**EXERCISE AIM:**
Filter the records down to the lines that contain the string "wall" and copy each of those lines in full.

**Scene-based spatial questions:**
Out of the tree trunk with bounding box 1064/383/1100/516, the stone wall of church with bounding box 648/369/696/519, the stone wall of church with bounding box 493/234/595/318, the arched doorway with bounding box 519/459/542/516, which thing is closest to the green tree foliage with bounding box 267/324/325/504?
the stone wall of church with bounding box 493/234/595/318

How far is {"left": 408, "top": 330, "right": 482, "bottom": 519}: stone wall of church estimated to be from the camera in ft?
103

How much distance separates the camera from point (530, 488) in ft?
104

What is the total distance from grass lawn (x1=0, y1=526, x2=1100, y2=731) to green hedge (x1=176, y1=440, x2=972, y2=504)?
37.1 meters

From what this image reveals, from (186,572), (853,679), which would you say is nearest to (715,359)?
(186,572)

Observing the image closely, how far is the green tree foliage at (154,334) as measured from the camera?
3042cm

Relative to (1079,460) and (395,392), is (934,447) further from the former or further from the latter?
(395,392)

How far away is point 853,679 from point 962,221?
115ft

==

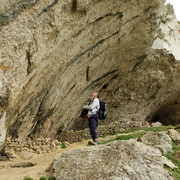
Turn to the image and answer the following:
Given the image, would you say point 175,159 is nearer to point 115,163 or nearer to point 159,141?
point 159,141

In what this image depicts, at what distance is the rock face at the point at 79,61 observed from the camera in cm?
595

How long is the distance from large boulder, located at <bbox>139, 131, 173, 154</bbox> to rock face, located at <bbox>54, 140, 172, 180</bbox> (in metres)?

**OUTPUT OF THE EXERCISE:**
Out of the tree trunk with bounding box 1064/383/1100/516, the stone wall of church with bounding box 648/369/696/519, the stone wall of church with bounding box 493/234/595/318, the arched doorway with bounding box 519/459/542/516, which thing is closest to the green tree foliage with bounding box 267/324/325/504?
the stone wall of church with bounding box 493/234/595/318
How far is {"left": 408, "top": 330, "right": 482, "bottom": 519}: stone wall of church estimated to be from the camera in ft?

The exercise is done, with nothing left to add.